Yes, I've even observed this from colleagues in music school. They would prefer a conductor to yell at them and get them pumped up, like a coach, in order to perform their best. This presumes that the "resting state" of an orchestra is inert, lethargic, and inattentive. That's plain sad! No musician should really _have _to be so pushed by a conductor to be that way. But perhaps back in the day, bad, unmotivated musicians were even more common, so a tyrant conductor really did put the musicians on track. I just find it sad. I'm glad the orchestras themselves have evolved more over the decades to not be so dependent.


----------



## fluteman (Dec 7, 2015)

Huilunsoittaja said:


> Yes, I've even observed this from colleagues in music school. They would prefer a conductor to yell at them and get them pumped up, like a coach, in order to perform their best. This presumes that the "resting state" of an orchestra is inert, lethargic, and inattentive. That's plain sad! No musician should really _have _to be so pushed by a conductor to be that way. But perhaps back in the day, bad, unmotivated musicians were even more common, so a tyrant conductor really did put the musicians on track. I just find it sad. I'm glad the orchestras themselves have evolved more over the decades to not be so dependent.


Perhaps better than the Reiner / Szell approach of ruling with terror would be someone like Arthur Nikisch, who reportedly could overwhelm the players with his charm and get them to play their hearts out for him that way. Of course I'm not old enough to have seen him, but as a child I did see Leopold Stokowski in action and even get to meet him. He was another charismatic, inspiring personality and was able to get his characteristic lush, expressive sound from many different orchestras.

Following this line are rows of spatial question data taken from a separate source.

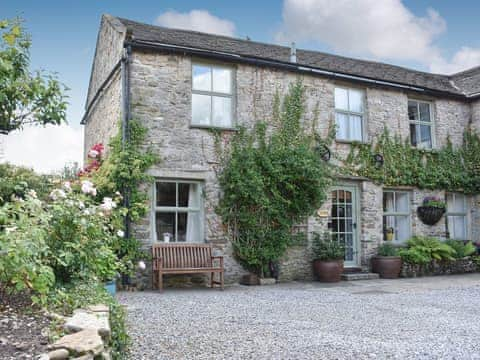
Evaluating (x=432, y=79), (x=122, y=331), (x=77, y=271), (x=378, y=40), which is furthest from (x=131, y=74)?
(x=378, y=40)

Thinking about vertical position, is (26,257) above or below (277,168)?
below

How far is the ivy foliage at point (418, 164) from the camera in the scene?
11891mm

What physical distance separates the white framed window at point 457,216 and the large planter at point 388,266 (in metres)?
2.80

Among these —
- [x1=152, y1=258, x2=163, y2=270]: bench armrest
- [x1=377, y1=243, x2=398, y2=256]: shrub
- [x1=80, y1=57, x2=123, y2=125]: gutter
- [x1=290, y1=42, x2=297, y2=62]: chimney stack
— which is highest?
[x1=290, y1=42, x2=297, y2=62]: chimney stack

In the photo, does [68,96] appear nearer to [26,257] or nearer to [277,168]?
[26,257]

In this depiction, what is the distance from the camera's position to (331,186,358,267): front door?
11.6 meters

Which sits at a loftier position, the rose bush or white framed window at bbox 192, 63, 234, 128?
white framed window at bbox 192, 63, 234, 128

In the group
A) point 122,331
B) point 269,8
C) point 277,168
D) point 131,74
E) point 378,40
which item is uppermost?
point 378,40

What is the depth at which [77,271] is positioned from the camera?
16.3ft

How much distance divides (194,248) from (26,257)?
6.21 meters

In my own experience, I played under an abusive band leader uncannily similar to the one played so brilliantly by J.K. Simmons in Whiplash. He achieved great discipline and good end results, (he played favorites like the J.K. Simmons character, and I was a favorite, so I had few complaints) but I always thought there was a tentative, restrained characteristic to the playing that the band could never entirely shake off.


----------